Mid caps stocks and mid cap funds are going through a churn at four levels. First and foremost, the dividends of cheap oil are no longer there and that is impacting the value of mid cap stocks and mid cap funds in a big way. Secondly, we saw in the case of stocks like Manpasand, PC Jewellers and Infibeam; mid caps are the most vulnerable to any issues like corporate governance, disclosure standards and transparency. Not to forget, the weak rupee and higher yields are hitting mid caps on their margins and their financial solvency. Last but not the least, mid caps has also taken a big hit on the valuation front and despite the sharp correction; many of these stocks are still quoting at fancy valuations. So what should you be your fund strategy? Should you do some value digging in mid-cap funds or should you look to stay with the safety of large caps. One answer could be to look at multi-cap funds which combine the stability of large caps with the exponential growth potential of mid caps. But will come back to that later.
Your fund strategy – Mid cap funds versus large cap funds versus Multi-cap funds
We often get to hear extreme views in the market about mid cap funds. In fact, even the approach adopted by investors is either to get too aggressive on mid cap funds or stick to the safety of large cap funds. The truth obviously lies somewhere in between. Your mid cap fund strategy should be predicated on your capability to separate the wheat from the chaff? While mid cap funds will continue to be intrinsically risky, the current lower valuations give a level of comfort. Here is a strategy term sheet for you to follow with respect to mid cap funds versus large cap funds versus multi cap funds…
- Be careful of the funds where the NAVs have been falling vertically and the companies in the portfolio are beset with larger problems of corporate governance. Infibeam, Manpasand, IL&FS, DHFL; obviously have larger inherent problems and mid cap funds having such stocks in their portfolio are not great ideas. There is no smoke without fire and there is a fire somewhere in these stocks. But if you are looking at above average returns, then mid caps hold the potential to become the large caps of the future.

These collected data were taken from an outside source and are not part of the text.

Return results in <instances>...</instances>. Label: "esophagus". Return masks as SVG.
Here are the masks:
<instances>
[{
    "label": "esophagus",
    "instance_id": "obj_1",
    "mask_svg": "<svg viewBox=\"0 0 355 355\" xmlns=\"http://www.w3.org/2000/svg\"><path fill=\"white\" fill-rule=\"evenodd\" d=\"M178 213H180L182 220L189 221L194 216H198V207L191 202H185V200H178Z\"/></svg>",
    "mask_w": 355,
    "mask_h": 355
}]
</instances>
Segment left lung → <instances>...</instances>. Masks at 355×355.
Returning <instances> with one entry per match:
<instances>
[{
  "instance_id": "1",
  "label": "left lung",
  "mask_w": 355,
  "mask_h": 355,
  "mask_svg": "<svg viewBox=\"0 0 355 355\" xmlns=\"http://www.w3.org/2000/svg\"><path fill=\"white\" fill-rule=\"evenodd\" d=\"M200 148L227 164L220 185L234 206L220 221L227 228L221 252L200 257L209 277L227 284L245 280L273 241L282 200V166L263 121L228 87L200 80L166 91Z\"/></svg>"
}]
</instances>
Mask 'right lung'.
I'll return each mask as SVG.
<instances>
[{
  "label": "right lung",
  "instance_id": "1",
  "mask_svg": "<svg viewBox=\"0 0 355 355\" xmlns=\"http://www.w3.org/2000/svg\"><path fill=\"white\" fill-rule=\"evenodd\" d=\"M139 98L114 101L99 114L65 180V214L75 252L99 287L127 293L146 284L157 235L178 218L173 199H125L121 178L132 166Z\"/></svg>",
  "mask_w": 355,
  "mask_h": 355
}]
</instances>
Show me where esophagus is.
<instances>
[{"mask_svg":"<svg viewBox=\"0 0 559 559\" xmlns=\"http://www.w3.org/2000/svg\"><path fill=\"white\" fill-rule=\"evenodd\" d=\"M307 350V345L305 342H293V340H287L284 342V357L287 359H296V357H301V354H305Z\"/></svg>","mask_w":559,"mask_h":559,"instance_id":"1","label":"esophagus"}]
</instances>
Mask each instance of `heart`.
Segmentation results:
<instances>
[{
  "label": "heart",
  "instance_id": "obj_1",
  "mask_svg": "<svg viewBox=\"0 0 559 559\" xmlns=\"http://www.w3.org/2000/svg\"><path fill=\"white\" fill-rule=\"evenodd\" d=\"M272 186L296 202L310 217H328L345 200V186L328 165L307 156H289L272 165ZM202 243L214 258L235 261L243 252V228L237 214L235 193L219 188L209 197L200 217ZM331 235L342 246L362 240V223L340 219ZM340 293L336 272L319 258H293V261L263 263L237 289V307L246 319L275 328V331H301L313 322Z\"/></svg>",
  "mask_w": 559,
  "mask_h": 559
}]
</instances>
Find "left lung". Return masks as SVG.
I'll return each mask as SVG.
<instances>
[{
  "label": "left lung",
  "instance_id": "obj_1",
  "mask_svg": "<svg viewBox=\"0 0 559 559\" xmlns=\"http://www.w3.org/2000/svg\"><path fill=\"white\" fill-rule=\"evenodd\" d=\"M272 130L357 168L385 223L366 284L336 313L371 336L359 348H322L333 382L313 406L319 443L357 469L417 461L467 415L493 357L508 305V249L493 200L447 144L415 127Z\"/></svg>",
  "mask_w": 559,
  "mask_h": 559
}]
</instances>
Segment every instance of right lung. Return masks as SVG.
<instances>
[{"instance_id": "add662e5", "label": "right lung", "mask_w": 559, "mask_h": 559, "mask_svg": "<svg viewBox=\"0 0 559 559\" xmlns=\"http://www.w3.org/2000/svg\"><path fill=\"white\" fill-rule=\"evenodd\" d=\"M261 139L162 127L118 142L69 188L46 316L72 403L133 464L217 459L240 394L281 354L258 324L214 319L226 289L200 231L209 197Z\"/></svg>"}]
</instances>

- Focus on mid cap funds that have held value in bad times. They have obviously got their stock selection, stock review and stock rebalancing better than others. When the entire mid cap space has corrected nearly 20%, there must be funds that have just corrected just about 6-8%. Find the story behind this strength and stick to strong mid cap funds in these kinds of markets. These are the stock that will shoot up once the markets reverse.
- Mid caps, large caps or small caps; profitability and margins can rarely be wrong. Focus on portfolios where stocks are generating cash flows. When combined with scale, you have a winning a recipe for a long term wealth creator. It is mid caps like Lupin, Britannia and Havells that became multi-baggers in the last 10 years.
- Instead of deciding large caps versus mid caps, use the opportunity to restructure your portfolio. Don’t worry about booking losses; that is part of the game. What matters is that you are freeing up liquidity that can be fruitfully deployed in other funds with better potential. That should be your basic principal with respect to mid caps at this point of time.
- Your choice between large caps and mid caps must be based on your overall risk capacity. Investors with a larger risk appetite and risk capacity can afford to take the risk of a bigger exposure to mid cap funds but conservative investors should ideally stock to large cap funds as mid cap funds may be too volatile for their liking.
- Finally, don’t miss on this category called multi-cap funds. These are a combination of mid cap and large stocks and give you the best combination of growth and stability. With the superior stock selection of the fund manager, the multi cap fund is able to delivery relatively higher returns than large cap funds but with relatively lower risk compared to mid caps. That is where multi cap funds really fit into your portfolio.